Notibras

Esquece que existo, disse o pistonista. E o mundo quase vive novo dias do dilúvio

Escrevi certa vez que gosto de transformar piadas cabeludas, que aprendi na adolescência, em contos. Este texto pertence a esse gênero, digamos, piadesco-contesco.

Um esclarecimento, na piada, o personagem se chama Kalil, o que propicia uma rima cabeluda e quase herética. Mantive a quase heresia, mas mudei o nome do cara para Manuel, com a idade, estou ficando mais comedido (atenção, uma palavra só e com o). E acrescentei novos elementos não piadescos. É o jeito, escrevo contos…
…..
Manuel, 35 anos, era um péssimo tocador de piston. Participava de uma banda de jazz e da charanga que animava os bailinhos na cidade, mas o que o levava ao sétimo céu era acompanhar, com seu piston, as procissões locais. Era cristão fervoroso, embora seu comportamento não fosse dos mais católicos: traçava, naturalmente em segredo, a mulher de um colega de banda, pegava, em segredo maior ainda, a filha de 20 anos do casal (filha de criação, mas duvidava que, se o corno e a amante descobrissem, se ativessem a tais detalhes). Enfim, reconhecia que, com sua vida, iria direto pro inferno, mas tinha esperança de que sua fé e a presença em todas as manifestações religiosas o pudessem salvar.

Certa noite, uma procissão serpenteava pelas ruas, e ele impávido, com seu piston. Sentia uma religiosidade maior que a habitual crescer em seu peito e se ofereceu de corpo e alma a Jesus, murmurando, “Mestre, quero segui-Lo”. De repente, deixou o nível dos céus, voltou à terra e tremeu nas bases. Sabia que, no final do evento, seria entoada uma canção em louvor à Virgem em que ele sempre derrapava. Mas preparou-se e foi em frente, não tinha outro jeito.

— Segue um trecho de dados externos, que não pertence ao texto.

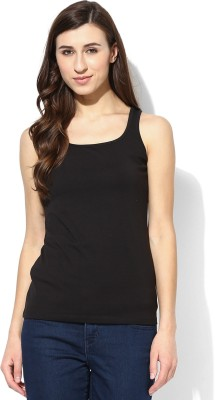 Tshirt Company Casual Sleeveless Solid Women's Black Top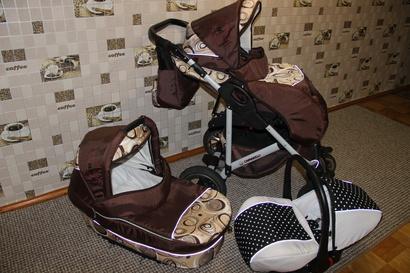 фото коляски Camarelo Q12 Cosmo 3 в 1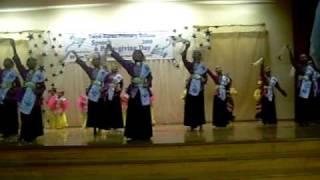 Telok kurau primary school performance (hannah)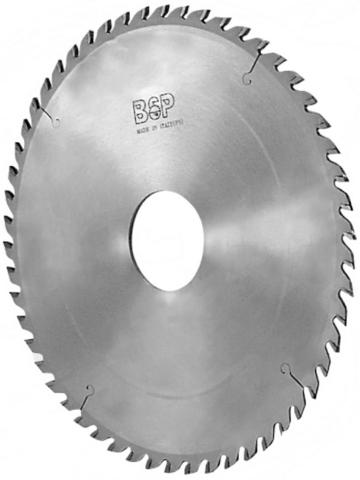 Основной пильный диск BSP 6015018, 6015053, 6015054 для автоматических форматно-раскроечных центров с ЧПУ SCM, Gabbiani, Holzma, Steton, Selco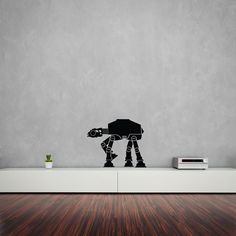 Imperial Walker AT-AT Vinyl Wall Art Decal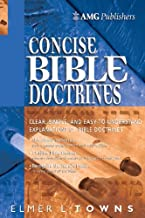 AMG Concise Bible Doctrines (AMG Concise Series)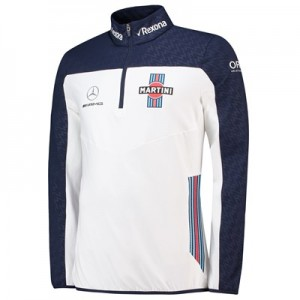 Williams Martini Racing 2018 Team Midlayer
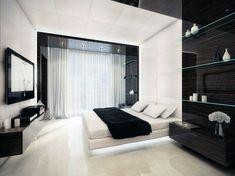 déco noir et blanc elegante chambre
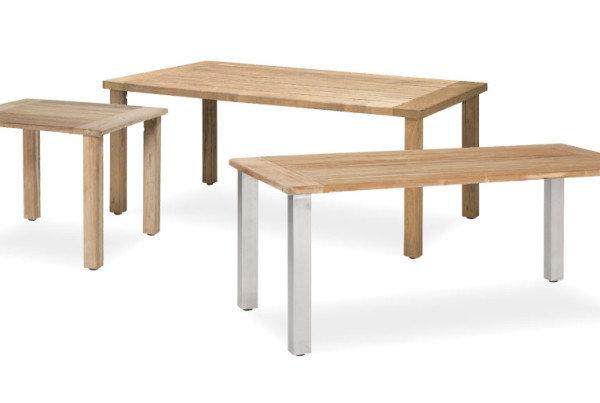 Casa – Der robuste Gartentisch mit Edelstahl oder Teakholz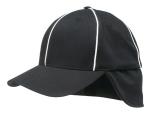Richardson FlexFit Pulse Referee Hat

A tigrada comprimiu-se na praça principal, onde uma intérprete apresentaria a composição “Ave Maria dos seus andores”, sucesso na voz de Aguinaldo Rayol. A mulher não lhe chegava aos pés, mas, Manuel sabia, pelo menos não desafinava. Já ele e seu piston…

Foi entoada a primeira metade do primeiro verso, “Ave Maria”. Manuel sapecou logo em seguida, “La la li la lá”.

– Obrigado, meu bom Jesus, não desafinei – murmurou, enquanto se preparava para a continuação.

“Dos seus andores…”

“La la li la dã…”

E o piston de Manuel, como sempre fazia, derrapou nas notas finais.

Nesse momento, ele viu a imagem de Jesus libertar-se das madeiras a que suas mãos e pés estavam presos e manifestar-se em toda a Sua glória. Foi um ser de aspecto heroico que lhe dirigiu as seguintes palavras:

– Se quiseres siga-Me, Manuel. Mas vai tocar piston mal assim na casa do chapéu!

(Esse era o fim da piada, com uma rima das cascudas para Kalil, nada difícil de imaginar. Ao chamar o pistonista de Manuel, a coisa ficou mais amena E a conclusão é exclusivamente deste escriba.)

Manuel ficou possesso. Sabia que não tocava bem, mas foi sacanagem de JC zoar com ele, em plena procissão. E quase falando palavrão? Era um bom improvisador, como todo jazzista, deu o troco de bate-pronto.

– Cristo, olha pra isto! Olha, JC, esquece que eu existo!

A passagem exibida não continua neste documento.